Integrating equity, diversity, and inclusion (EDI) in curricula for training health professionals is a frequent institutional goal. The use of standardized (or simulated) patient programs (SPPs) to support EDI in health sciences training is not well described. Here the authors present a theoretical model based on a synthesis of the literature for using SPPs in EDI training, along with a narrative review of the available literature.
The authors searched PubMed, Scopus, Science Direct, and Google Scholar databases for studies published between January 2000 and October 2019 describing the use of SPPs to support EDI in health sciences education. Studies were included if they described standardized patient (SP) education involving EDI and reported empiric data about its design, delivery, or effectiveness. The authors conducted a narrative review and provided a synthesis of the available literature, identifying key themes.

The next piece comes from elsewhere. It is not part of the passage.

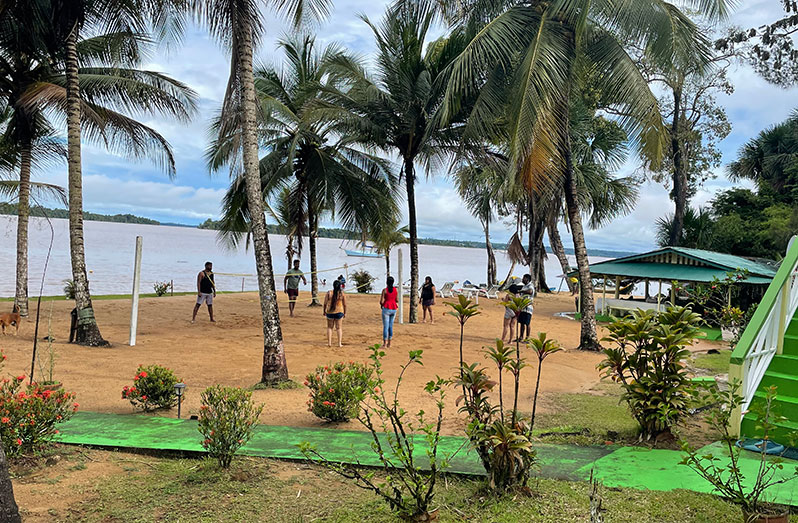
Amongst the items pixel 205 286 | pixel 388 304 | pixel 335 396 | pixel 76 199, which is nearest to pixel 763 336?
pixel 335 396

Out of 117 studies identified, 17 met the inclusion criteria. Most studies (53%; n = 9) focused on cultural competence; many focused on communication with diverse patients (29%; n = 5) or health inequity (18%; n = 3). Studies employed portrayal of diversity (71%; n = 12) or learning objectives supported by diversity (29%; n = 5) as approaches to EDI relevant to SP training. Three primary themes emerged: improving cultural competence, effective communication with diverse patients, and highlighting health inequalities.
This review outlines approaches to EDI-based SPPs, with the perspectives and priorities of institutional approaches in mind. SP education around specific EDI issues is reported; however, programmatic approaches to EDI by SPPs are lacking. More research is needed to provide further evidence for the challenges, effectiveness, and outcomes of developing and implementing EDI-based SPPs in health sciences education.